Design and synthesis of orally bioavailable aminopyrrolidinone histone deacetylase 6 inhibitors

Journal of Medicinal Chemistry
Xianfeng LinGuozhi Tang

Abstract

Histone deacetylase 6 (HDAC6) removes the acetyl group from lysine residues in a number of non-histone substrates and plays important roles in microtubule dynamics and chaperone activities. There is growing interest in identifying HDAC6-selective inhibitors as chemical biology tools and ultimately as new therapeutic agents.
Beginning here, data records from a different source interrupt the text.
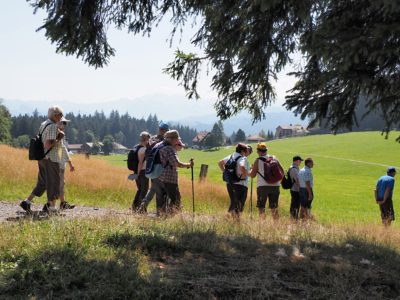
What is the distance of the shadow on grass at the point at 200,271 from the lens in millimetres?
3719

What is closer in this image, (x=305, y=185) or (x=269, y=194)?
(x=269, y=194)

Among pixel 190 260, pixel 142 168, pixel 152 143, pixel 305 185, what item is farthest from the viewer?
pixel 305 185

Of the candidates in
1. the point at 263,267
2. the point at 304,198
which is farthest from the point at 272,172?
the point at 263,267

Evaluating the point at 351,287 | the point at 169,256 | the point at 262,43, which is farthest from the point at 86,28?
the point at 351,287

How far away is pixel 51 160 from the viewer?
7664 mm

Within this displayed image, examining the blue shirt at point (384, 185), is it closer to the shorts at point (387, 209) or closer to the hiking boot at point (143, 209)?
the shorts at point (387, 209)

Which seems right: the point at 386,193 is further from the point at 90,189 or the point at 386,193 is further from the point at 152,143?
the point at 90,189

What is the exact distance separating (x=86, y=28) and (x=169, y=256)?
3439 millimetres

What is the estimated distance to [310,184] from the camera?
35.9ft

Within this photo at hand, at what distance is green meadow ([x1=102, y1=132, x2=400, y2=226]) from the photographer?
21764mm

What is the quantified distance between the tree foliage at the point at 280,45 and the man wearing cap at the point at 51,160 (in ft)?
4.13

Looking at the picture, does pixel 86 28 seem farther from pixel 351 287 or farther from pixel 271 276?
pixel 351 287

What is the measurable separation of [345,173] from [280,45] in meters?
51.1

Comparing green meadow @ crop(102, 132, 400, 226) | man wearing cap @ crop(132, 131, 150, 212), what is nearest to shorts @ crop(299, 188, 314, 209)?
green meadow @ crop(102, 132, 400, 226)
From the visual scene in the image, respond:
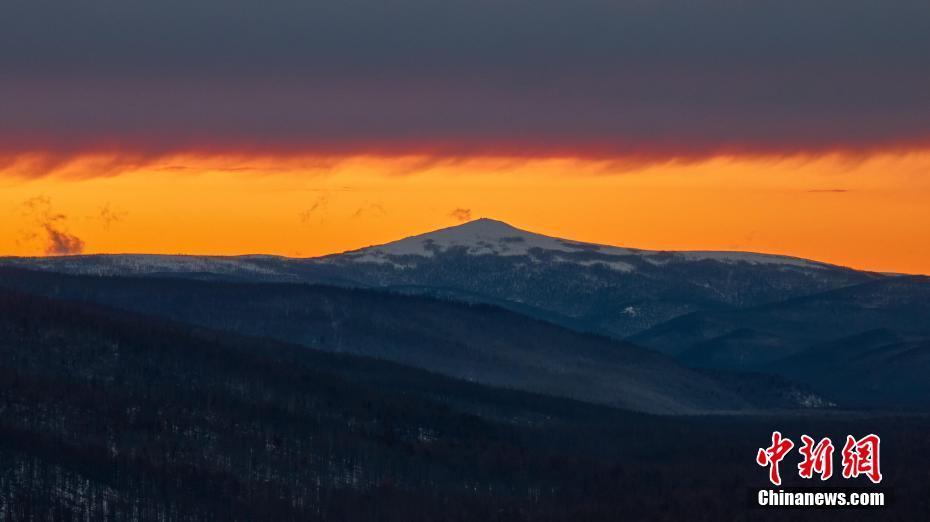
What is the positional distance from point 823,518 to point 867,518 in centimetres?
401

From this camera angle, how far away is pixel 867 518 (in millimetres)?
198500

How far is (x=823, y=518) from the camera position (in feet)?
656
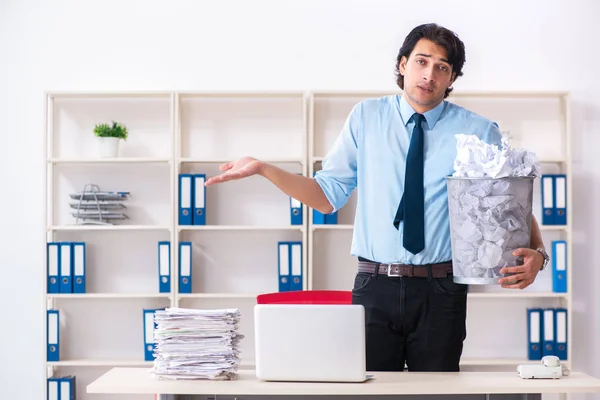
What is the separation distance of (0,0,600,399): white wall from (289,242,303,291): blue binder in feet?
3.05

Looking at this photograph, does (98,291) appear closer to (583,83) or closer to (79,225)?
(79,225)

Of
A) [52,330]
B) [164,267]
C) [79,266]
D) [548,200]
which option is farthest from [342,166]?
[52,330]

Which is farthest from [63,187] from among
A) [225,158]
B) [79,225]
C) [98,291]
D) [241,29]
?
[241,29]

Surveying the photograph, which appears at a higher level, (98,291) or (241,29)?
(241,29)

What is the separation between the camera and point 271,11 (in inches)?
173

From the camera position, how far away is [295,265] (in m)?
4.16

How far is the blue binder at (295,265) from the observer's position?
13.6ft

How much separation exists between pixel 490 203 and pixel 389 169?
540mm

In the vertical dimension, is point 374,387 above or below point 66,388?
above

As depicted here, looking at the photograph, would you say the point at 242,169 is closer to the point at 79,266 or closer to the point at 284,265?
the point at 284,265

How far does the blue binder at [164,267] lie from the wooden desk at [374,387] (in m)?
2.30

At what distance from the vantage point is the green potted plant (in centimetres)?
422

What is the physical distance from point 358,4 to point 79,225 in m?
2.01

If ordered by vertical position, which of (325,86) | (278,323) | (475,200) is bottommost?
(278,323)
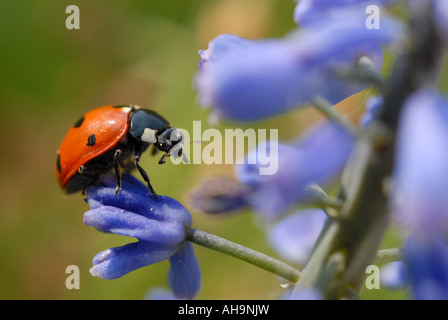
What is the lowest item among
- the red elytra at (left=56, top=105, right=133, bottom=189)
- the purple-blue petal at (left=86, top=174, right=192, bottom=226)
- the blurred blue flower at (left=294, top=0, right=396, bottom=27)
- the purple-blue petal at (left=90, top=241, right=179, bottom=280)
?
the purple-blue petal at (left=90, top=241, right=179, bottom=280)

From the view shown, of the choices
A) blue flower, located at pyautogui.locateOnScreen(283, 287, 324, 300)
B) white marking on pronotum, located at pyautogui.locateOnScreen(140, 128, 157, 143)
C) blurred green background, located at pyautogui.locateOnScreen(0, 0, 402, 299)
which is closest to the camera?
blue flower, located at pyautogui.locateOnScreen(283, 287, 324, 300)

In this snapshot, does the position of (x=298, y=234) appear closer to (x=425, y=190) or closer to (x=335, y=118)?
(x=335, y=118)

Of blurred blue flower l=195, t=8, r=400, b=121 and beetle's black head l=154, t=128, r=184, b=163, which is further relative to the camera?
beetle's black head l=154, t=128, r=184, b=163

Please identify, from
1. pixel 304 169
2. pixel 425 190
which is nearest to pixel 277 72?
pixel 304 169

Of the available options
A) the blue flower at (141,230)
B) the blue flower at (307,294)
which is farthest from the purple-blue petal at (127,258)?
the blue flower at (307,294)

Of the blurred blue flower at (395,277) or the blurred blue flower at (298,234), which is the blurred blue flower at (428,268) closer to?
the blurred blue flower at (395,277)

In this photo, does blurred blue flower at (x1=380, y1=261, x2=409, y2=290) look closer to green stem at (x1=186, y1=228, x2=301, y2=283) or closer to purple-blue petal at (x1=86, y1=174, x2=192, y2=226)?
green stem at (x1=186, y1=228, x2=301, y2=283)

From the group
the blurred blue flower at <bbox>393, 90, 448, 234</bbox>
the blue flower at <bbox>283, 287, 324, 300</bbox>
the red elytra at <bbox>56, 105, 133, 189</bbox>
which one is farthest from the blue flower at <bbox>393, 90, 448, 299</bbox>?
the red elytra at <bbox>56, 105, 133, 189</bbox>
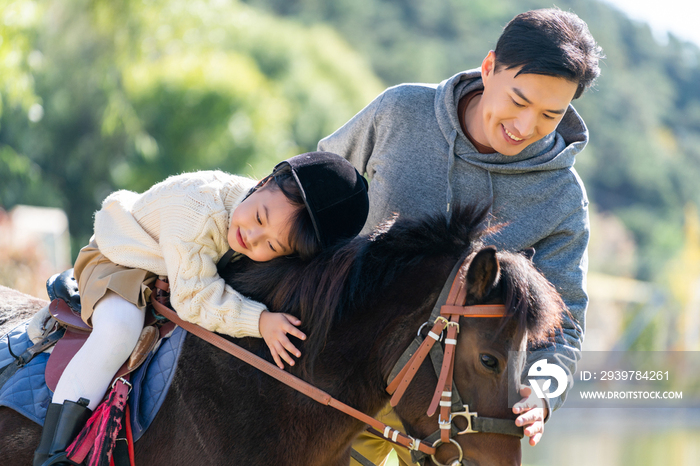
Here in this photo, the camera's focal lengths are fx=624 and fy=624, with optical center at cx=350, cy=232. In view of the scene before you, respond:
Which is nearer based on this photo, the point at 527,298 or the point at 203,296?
the point at 527,298

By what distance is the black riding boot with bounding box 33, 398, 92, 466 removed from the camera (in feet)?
6.58

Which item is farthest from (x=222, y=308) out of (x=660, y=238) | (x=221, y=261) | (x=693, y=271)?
(x=660, y=238)

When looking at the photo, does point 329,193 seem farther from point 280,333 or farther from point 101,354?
point 101,354

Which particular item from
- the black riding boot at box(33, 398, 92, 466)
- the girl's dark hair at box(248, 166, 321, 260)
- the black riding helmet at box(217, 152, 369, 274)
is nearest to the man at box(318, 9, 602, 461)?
the black riding helmet at box(217, 152, 369, 274)

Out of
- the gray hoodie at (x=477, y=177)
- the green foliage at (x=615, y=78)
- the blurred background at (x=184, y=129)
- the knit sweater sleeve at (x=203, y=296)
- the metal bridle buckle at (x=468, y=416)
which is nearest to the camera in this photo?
the metal bridle buckle at (x=468, y=416)

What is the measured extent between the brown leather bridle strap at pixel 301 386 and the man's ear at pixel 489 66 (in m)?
1.45

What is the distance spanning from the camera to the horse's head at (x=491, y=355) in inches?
77.0

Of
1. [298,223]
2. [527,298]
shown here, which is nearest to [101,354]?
[298,223]

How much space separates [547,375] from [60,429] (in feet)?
5.62

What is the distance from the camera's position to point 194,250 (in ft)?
7.46

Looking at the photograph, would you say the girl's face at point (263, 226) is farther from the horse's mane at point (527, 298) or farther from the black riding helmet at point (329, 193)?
the horse's mane at point (527, 298)

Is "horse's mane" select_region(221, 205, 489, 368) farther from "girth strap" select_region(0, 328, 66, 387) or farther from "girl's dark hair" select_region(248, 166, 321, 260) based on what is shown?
"girth strap" select_region(0, 328, 66, 387)

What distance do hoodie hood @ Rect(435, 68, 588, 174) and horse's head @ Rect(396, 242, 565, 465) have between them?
85 cm

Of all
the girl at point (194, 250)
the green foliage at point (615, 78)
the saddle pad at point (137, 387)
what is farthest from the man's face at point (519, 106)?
the green foliage at point (615, 78)
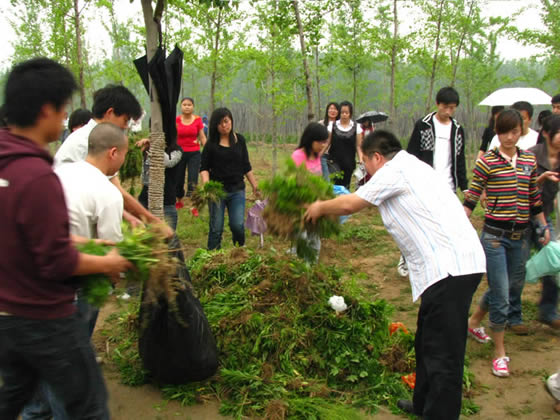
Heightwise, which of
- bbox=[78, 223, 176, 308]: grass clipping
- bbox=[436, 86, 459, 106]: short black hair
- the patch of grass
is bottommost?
the patch of grass

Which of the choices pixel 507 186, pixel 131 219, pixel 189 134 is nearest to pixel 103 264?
pixel 131 219

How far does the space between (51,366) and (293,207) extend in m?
1.93

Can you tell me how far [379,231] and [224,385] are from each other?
524 centimetres

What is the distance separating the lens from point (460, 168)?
5.57 metres

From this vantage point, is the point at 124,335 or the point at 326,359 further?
the point at 124,335

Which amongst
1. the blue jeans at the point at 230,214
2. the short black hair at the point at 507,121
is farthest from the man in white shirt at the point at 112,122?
the short black hair at the point at 507,121

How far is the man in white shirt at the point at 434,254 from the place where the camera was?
283 centimetres

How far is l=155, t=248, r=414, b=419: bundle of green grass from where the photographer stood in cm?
341

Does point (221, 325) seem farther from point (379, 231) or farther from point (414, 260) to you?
point (379, 231)

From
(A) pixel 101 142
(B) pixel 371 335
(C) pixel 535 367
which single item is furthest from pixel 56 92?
(C) pixel 535 367

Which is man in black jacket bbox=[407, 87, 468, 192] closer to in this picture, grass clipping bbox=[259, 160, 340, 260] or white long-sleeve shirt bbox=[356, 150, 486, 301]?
grass clipping bbox=[259, 160, 340, 260]

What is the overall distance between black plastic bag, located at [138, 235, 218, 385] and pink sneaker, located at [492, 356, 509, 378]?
2.36 metres

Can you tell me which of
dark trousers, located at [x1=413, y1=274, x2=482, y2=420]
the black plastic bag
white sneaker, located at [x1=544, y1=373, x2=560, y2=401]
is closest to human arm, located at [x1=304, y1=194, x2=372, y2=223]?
dark trousers, located at [x1=413, y1=274, x2=482, y2=420]

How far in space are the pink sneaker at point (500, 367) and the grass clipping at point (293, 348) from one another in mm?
714
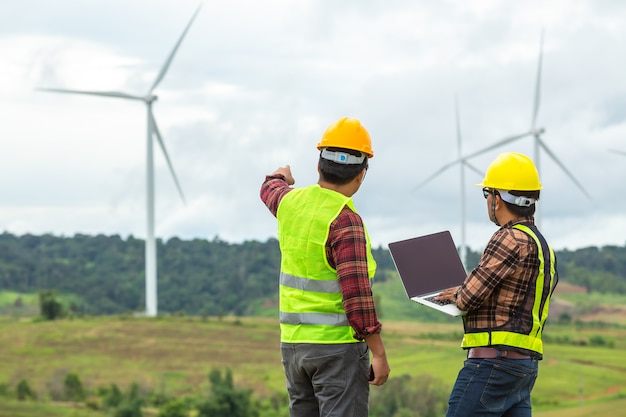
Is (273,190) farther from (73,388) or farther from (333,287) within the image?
(73,388)

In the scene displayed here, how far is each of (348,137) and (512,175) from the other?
4.79ft

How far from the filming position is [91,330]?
9056cm

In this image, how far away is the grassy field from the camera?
90500mm

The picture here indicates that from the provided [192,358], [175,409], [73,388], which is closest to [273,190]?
[175,409]

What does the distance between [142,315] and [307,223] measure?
79.4 m

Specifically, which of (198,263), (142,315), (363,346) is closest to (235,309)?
(198,263)

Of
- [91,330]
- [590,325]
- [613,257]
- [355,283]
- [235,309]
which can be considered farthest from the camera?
[613,257]

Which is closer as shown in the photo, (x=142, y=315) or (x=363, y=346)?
(x=363, y=346)

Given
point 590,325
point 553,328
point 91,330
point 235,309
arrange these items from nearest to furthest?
1. point 91,330
2. point 553,328
3. point 590,325
4. point 235,309

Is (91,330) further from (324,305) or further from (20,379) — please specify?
(324,305)

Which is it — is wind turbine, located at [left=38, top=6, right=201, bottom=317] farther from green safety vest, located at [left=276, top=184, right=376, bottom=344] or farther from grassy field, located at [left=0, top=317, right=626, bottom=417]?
green safety vest, located at [left=276, top=184, right=376, bottom=344]

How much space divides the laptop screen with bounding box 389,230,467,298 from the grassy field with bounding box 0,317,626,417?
80212 millimetres

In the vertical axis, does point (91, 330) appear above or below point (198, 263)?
below

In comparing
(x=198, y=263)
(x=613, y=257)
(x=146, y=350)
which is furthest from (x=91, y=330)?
(x=613, y=257)
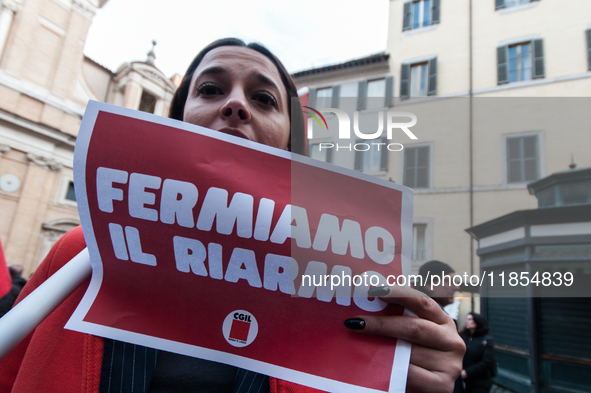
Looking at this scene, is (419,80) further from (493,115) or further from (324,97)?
(324,97)

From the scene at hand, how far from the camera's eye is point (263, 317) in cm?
58

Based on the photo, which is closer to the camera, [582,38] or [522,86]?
[582,38]

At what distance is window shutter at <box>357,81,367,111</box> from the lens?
1274cm

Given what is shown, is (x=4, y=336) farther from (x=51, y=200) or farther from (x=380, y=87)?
(x=51, y=200)

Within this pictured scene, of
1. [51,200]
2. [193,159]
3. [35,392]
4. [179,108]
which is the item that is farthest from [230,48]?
[51,200]

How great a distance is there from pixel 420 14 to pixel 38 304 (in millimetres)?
14999

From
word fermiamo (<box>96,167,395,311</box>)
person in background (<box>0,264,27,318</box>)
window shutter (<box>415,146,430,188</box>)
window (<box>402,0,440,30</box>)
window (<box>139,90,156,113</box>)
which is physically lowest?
person in background (<box>0,264,27,318</box>)

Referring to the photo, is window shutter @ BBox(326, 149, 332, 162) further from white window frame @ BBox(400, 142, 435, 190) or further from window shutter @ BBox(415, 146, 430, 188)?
window shutter @ BBox(415, 146, 430, 188)

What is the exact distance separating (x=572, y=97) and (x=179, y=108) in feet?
40.6

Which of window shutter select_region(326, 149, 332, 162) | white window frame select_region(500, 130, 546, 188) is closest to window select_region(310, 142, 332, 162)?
window shutter select_region(326, 149, 332, 162)

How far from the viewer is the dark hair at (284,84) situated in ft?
3.65

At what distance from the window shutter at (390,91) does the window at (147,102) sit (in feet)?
43.1

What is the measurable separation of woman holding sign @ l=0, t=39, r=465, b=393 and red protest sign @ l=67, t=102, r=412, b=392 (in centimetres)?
5

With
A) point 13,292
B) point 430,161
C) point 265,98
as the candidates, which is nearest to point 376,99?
point 430,161
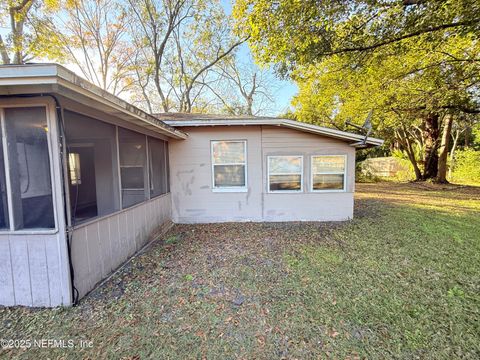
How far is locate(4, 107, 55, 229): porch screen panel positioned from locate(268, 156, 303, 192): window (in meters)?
4.97

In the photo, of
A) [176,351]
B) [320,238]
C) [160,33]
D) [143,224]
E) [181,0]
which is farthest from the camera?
[160,33]

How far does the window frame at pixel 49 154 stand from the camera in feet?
8.14

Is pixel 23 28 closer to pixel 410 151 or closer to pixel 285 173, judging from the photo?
pixel 285 173

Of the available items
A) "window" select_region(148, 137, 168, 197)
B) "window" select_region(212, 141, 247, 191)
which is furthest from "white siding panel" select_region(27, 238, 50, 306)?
"window" select_region(212, 141, 247, 191)

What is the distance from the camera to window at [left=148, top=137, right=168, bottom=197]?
5.23 m

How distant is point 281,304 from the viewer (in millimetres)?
2777

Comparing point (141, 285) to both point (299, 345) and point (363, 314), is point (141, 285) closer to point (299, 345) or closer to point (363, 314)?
point (299, 345)

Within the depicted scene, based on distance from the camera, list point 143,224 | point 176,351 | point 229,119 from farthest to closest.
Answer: point 229,119, point 143,224, point 176,351

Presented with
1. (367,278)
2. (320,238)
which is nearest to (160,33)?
(320,238)

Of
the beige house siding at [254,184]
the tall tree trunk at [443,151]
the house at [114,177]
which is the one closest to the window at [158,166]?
the house at [114,177]

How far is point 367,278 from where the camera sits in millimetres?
3350

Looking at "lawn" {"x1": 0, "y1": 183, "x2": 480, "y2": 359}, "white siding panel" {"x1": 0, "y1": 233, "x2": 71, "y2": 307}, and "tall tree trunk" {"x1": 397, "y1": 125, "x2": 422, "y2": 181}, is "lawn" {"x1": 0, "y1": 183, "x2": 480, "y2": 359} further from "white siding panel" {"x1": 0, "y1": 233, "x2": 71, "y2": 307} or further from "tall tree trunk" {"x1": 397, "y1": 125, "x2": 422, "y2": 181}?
"tall tree trunk" {"x1": 397, "y1": 125, "x2": 422, "y2": 181}

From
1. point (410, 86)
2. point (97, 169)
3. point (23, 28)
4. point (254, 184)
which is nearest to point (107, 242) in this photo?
point (97, 169)

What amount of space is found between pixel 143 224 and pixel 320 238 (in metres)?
4.03
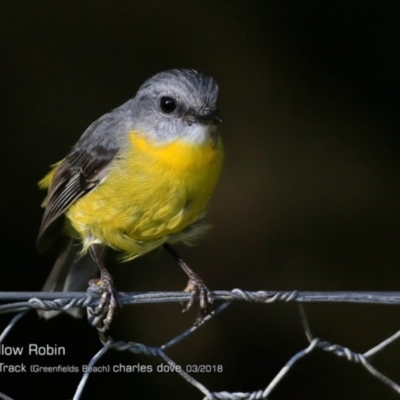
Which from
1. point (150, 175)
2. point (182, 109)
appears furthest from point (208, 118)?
point (150, 175)

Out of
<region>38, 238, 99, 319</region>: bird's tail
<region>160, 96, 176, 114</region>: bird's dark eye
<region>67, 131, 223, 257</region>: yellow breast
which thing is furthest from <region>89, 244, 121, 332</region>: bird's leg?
<region>160, 96, 176, 114</region>: bird's dark eye

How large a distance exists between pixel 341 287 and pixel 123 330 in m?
1.37

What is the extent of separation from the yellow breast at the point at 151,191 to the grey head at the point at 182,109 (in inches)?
1.7

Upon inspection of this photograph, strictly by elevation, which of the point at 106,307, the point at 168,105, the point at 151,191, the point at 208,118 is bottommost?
the point at 106,307

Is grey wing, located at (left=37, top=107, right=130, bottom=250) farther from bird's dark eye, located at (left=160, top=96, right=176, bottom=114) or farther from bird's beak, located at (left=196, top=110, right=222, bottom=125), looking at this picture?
bird's beak, located at (left=196, top=110, right=222, bottom=125)

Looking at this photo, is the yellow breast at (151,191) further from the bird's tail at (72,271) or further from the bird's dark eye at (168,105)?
the bird's tail at (72,271)

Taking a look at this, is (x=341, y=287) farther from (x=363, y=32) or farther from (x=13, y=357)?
(x=13, y=357)

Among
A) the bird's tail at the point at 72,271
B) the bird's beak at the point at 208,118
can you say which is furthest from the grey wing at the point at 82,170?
the bird's beak at the point at 208,118

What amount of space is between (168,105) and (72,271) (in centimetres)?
106

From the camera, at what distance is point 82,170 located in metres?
3.82

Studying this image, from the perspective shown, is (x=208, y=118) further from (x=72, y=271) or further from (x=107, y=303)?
(x=72, y=271)

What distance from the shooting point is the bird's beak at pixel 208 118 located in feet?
11.3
Herein we report the design, synthesis, and phenotypic screening of a novel class of 3-aminopyrrolidinone-based hydroxamic acids as HDAC6 inhibitors. In particular, the α-methyl-substituted enantiomer 33 (3-S) showed significant in-cell tubulin acetylation (Tub-Ac) with an EC50 of 0.30 μM but limited impact on p21 levels at various concentrations. In enzyme inhibition assays, 33 demonstrated high selectivity for HDAC6 with an IC50 of 0.017 μM and selectivity indexes of 10 against HDAC8 and over 4000 against HDAC1-3 isoforms. Moreover, 33 has suitable drug metabolism and pharmacokinetics properties compared with other hydroxamic acid-based HDAC inhibitors, warranting further biological studies and development as a selective HDAC6 inhibitor.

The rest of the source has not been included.